- [TASK GOAL]: Output the data below in full, byte for byte. Nothing may differ.

- [EXTRACTED ENTRIES]:
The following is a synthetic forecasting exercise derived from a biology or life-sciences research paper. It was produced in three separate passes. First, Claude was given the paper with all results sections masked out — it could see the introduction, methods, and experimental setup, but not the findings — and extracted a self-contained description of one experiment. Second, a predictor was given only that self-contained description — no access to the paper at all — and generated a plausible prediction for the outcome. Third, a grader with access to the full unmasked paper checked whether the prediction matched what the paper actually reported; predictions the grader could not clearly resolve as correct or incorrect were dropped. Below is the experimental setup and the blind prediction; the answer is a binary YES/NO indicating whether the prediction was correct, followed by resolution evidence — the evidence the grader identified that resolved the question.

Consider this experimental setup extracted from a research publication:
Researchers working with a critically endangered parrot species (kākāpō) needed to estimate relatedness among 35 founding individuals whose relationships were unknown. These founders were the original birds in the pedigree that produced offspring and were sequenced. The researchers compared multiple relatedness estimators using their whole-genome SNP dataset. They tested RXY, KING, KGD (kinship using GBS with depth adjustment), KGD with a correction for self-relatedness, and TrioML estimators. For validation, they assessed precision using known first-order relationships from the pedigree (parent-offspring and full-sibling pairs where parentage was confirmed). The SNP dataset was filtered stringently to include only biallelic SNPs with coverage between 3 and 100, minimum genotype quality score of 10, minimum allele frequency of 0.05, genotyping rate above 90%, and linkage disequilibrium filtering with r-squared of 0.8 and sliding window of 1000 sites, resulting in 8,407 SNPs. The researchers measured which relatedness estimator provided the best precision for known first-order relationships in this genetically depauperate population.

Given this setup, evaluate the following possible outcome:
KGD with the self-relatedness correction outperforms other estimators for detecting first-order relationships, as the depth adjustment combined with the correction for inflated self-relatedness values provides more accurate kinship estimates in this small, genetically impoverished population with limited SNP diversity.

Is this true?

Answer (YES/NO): NO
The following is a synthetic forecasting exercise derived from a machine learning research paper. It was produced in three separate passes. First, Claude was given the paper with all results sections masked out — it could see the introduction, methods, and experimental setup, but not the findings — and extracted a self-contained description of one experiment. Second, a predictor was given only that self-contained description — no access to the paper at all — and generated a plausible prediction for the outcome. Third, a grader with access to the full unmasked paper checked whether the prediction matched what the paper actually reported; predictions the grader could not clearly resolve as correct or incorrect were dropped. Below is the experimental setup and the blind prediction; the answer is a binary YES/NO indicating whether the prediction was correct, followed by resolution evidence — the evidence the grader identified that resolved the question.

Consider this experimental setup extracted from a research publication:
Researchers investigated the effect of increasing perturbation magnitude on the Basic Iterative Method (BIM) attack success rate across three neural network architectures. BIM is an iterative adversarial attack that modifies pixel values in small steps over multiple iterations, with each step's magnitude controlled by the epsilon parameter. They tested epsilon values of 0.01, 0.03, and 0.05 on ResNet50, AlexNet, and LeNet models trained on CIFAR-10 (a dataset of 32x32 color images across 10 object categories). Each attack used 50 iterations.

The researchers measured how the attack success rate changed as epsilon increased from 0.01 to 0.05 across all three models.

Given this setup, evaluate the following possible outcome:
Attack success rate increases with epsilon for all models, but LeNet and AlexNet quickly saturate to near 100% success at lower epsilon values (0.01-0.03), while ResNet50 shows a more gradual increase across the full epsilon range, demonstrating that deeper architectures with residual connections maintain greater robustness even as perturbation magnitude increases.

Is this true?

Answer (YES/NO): NO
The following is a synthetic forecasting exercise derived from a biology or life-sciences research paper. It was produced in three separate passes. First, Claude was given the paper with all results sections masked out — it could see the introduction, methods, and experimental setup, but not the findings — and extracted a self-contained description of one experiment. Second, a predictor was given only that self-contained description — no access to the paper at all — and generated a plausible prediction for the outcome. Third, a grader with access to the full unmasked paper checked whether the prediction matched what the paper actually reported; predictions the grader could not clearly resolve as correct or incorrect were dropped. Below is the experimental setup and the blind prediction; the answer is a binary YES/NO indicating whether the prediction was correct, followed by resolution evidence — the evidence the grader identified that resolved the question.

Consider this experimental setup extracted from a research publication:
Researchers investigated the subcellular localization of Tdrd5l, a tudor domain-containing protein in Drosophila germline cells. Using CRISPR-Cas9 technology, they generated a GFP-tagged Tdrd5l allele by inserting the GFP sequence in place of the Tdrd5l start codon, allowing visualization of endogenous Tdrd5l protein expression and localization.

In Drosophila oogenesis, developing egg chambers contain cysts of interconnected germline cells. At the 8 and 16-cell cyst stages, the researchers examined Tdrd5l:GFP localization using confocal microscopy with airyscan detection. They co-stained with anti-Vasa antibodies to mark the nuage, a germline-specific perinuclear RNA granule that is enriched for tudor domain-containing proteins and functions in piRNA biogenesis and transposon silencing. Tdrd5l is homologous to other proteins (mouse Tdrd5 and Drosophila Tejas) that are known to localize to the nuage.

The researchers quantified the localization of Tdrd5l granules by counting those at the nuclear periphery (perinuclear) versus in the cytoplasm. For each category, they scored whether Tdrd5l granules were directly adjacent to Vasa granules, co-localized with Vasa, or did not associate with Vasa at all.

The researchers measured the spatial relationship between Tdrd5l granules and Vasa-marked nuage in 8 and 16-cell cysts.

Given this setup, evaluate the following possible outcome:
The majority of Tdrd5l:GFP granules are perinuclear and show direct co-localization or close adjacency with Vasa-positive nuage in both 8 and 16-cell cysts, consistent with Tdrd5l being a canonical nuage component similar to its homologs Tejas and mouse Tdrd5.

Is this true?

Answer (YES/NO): NO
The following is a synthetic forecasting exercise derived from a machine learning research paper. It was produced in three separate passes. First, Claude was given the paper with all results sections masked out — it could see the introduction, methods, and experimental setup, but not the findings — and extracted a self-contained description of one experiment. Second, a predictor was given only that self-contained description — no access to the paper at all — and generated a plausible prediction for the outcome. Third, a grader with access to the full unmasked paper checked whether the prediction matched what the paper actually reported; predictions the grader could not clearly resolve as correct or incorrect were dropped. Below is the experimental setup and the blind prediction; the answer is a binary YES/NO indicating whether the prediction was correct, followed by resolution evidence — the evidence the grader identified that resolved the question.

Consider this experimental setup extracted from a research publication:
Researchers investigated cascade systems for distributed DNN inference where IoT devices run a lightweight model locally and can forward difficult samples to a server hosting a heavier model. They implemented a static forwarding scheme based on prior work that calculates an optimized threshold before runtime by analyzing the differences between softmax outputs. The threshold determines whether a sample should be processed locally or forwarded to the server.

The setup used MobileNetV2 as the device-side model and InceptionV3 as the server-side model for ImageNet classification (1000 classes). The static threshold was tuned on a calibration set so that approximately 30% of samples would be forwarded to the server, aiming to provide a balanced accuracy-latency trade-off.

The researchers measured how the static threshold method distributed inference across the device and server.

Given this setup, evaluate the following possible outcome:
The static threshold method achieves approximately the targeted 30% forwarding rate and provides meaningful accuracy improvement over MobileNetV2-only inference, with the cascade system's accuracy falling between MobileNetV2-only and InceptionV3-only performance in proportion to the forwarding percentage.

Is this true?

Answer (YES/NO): NO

- [TASK RESPONSE]:
The following is a synthetic forecasting exercise derived from a biology or life-sciences research paper. It was produced in three separate passes. First, Claude was given the paper with all results sections masked out — it could see the introduction, methods, and experimental setup, but not the findings — and extracted a self-contained description of one experiment. Second, a predictor was given only that self-contained description — no access to the paper at all — and generated a plausible prediction for the outcome. Third, a grader with access to the full unmasked paper checked whether the prediction matched what the paper actually reported; predictions the grader could not clearly resolve as correct or incorrect were dropped. Below is the experimental setup and the blind prediction; the answer is a binary YES/NO indicating whether the prediction was correct, followed by resolution evidence — the evidence the grader identified that resolved the question.

Consider this experimental setup extracted from a research publication:
Researchers working with a critically endangered parrot species (kākāpō) needed to estimate relatedness among 35 founding individuals whose relationships were unknown. These founders were the original birds in the pedigree that produced offspring and were sequenced. The researchers compared multiple relatedness estimators using their whole-genome SNP dataset. They tested RXY, KING, KGD (kinship using GBS with depth adjustment), KGD with a correction for self-relatedness, and TrioML estimators. For validation, they assessed precision using known first-order relationships from the pedigree (parent-offspring and full-sibling pairs where parentage was confirmed). The SNP dataset was filtered stringently to include only biallelic SNPs with coverage between 3 and 100, minimum genotype quality score of 10, minimum allele frequency of 0.05, genotyping rate above 90%, and linkage disequilibrium filtering with r-squared of 0.8 and sliding window of 1000 sites, resulting in 8,407 SNPs. The researchers measured which relatedness estimator provided the best precision for known first-order relationships in this genetically depauperate population.

Given this setup, evaluate the following possible outcome:
KGD with the self-relatedness correction outperforms other estimators for detecting first-order relationships, as the depth adjustment combined with the correction for inflated self-relatedness values provides more accurate kinship estimates in this small, genetically impoverished population with limited SNP diversity.

Is this true?

Answer (YES/NO): NO
The following is a synthetic forecasting exercise derived from a machine learning research paper. It was produced in three separate passes. First, Claude was given the paper with all results sections masked out — it could see the introduction, methods, and experimental setup, but not the findings — and extracted a self-contained description of one experiment. Second, a predictor was given only that self-contained description — no access to the paper at all — and generated a plausible prediction for the outcome. Third, a grader with access to the full unmasked paper checked whether the prediction matched what the paper actually reported; predictions the grader could not clearly resolve as correct or incorrect were dropped. Below is the experimental setup and the blind prediction; the answer is a binary YES/NO indicating whether the prediction was correct, followed by resolution evidence — the evidence the grader identified that resolved the question.

Consider this experimental setup extracted from a research publication:
Researchers investigated the effect of increasing perturbation magnitude on the Basic Iterative Method (BIM) attack success rate across three neural network architectures. BIM is an iterative adversarial attack that modifies pixel values in small steps over multiple iterations, with each step's magnitude controlled by the epsilon parameter. They tested epsilon values of 0.01, 0.03, and 0.05 on ResNet50, AlexNet, and LeNet models trained on CIFAR-10 (a dataset of 32x32 color images across 10 object categories). Each attack used 50 iterations.

The researchers measured how the attack success rate changed as epsilon increased from 0.01 to 0.05 across all three models.

Given this setup, evaluate the following possible outcome:
Attack success rate increases with epsilon for all models, but LeNet and AlexNet quickly saturate to near 100% success at lower epsilon values (0.01-0.03), while ResNet50 shows a more gradual increase across the full epsilon range, demonstrating that deeper architectures with residual connections maintain greater robustness even as perturbation magnitude increases.

Is this true?

Answer (YES/NO): NO
The following is a synthetic forecasting exercise derived from a biology or life-sciences research paper. It was produced in three separate passes. First, Claude was given the paper with all results sections masked out — it could see the introduction, methods, and experimental setup, but not the findings — and extracted a self-contained description of one experiment. Second, a predictor was given only that self-contained description — no access to the paper at all — and generated a plausible prediction for the outcome. Third, a grader with access to the full unmasked paper checked whether the prediction matched what the paper actually reported; predictions the grader could not clearly resolve as correct or incorrect were dropped. Below is the experimental setup and the blind prediction; the answer is a binary YES/NO indicating whether the prediction was correct, followed by resolution evidence — the evidence the grader identified that resolved the question.

Consider this experimental setup extracted from a research publication:
Researchers investigated the subcellular localization of Tdrd5l, a tudor domain-containing protein in Drosophila germline cells. Using CRISPR-Cas9 technology, they generated a GFP-tagged Tdrd5l allele by inserting the GFP sequence in place of the Tdrd5l start codon, allowing visualization of endogenous Tdrd5l protein expression and localization.

In Drosophila oogenesis, developing egg chambers contain cysts of interconnected germline cells. At the 8 and 16-cell cyst stages, the researchers examined Tdrd5l:GFP localization using confocal microscopy with airyscan detection. They co-stained with anti-Vasa antibodies to mark the nuage, a germline-specific perinuclear RNA granule that is enriched for tudor domain-containing proteins and functions in piRNA biogenesis and transposon silencing. Tdrd5l is homologous to other proteins (mouse Tdrd5 and Drosophila Tejas) that are known to localize to the nuage.

The researchers quantified the localization of Tdrd5l granules by counting those at the nuclear periphery (perinuclear) versus in the cytoplasm. For each category, they scored whether Tdrd5l granules were directly adjacent to Vasa granules, co-localized with Vasa, or did not associate with Vasa at all.

The researchers measured the spatial relationship between Tdrd5l granules and Vasa-marked nuage in 8 and 16-cell cysts.

Given this setup, evaluate the following possible outcome:
The majority of Tdrd5l:GFP granules are perinuclear and show direct co-localization or close adjacency with Vasa-positive nuage in both 8 and 16-cell cysts, consistent with Tdrd5l being a canonical nuage component similar to its homologs Tejas and mouse Tdrd5.

Is this true?

Answer (YES/NO): NO
The following is a synthetic forecasting exercise derived from a machine learning research paper. It was produced in three separate passes. First, Claude was given the paper with all results sections masked out — it could see the introduction, methods, and experimental setup, but not the findings — and extracted a self-contained description of one experiment. Second, a predictor was given only that self-contained description — no access to the paper at all — and generated a plausible prediction for the outcome. Third, a grader with access to the full unmasked paper checked whether the prediction matched what the paper actually reported; predictions the grader could not clearly resolve as correct or incorrect were dropped. Below is the experimental setup and the blind prediction; the answer is a binary YES/NO indicating whether the prediction was correct, followed by resolution evidence — the evidence the grader identified that resolved the question.

Consider this experimental setup extracted from a research publication:
Researchers investigated cascade systems for distributed DNN inference where IoT devices run a lightweight model locally and can forward difficult samples to a server hosting a heavier model. They implemented a static forwarding scheme based on prior work that calculates an optimized threshold before runtime by analyzing the differences between softmax outputs. The threshold determines whether a sample should be processed locally or forwarded to the server.

The setup used MobileNetV2 as the device-side model and InceptionV3 as the server-side model for ImageNet classification (1000 classes). The static threshold was tuned on a calibration set so that approximately 30% of samples would be forwarded to the server, aiming to provide a balanced accuracy-latency trade-off.

The researchers measured how the static threshold method distributed inference across the device and server.

Given this setup, evaluate the following possible outcome:
The static threshold method achieves approximately the targeted 30% forwarding rate and provides meaningful accuracy improvement over MobileNetV2-only inference, with the cascade system's accuracy falling between MobileNetV2-only and InceptionV3-only performance in proportion to the forwarding percentage.

Is this true?

Answer (YES/NO): NO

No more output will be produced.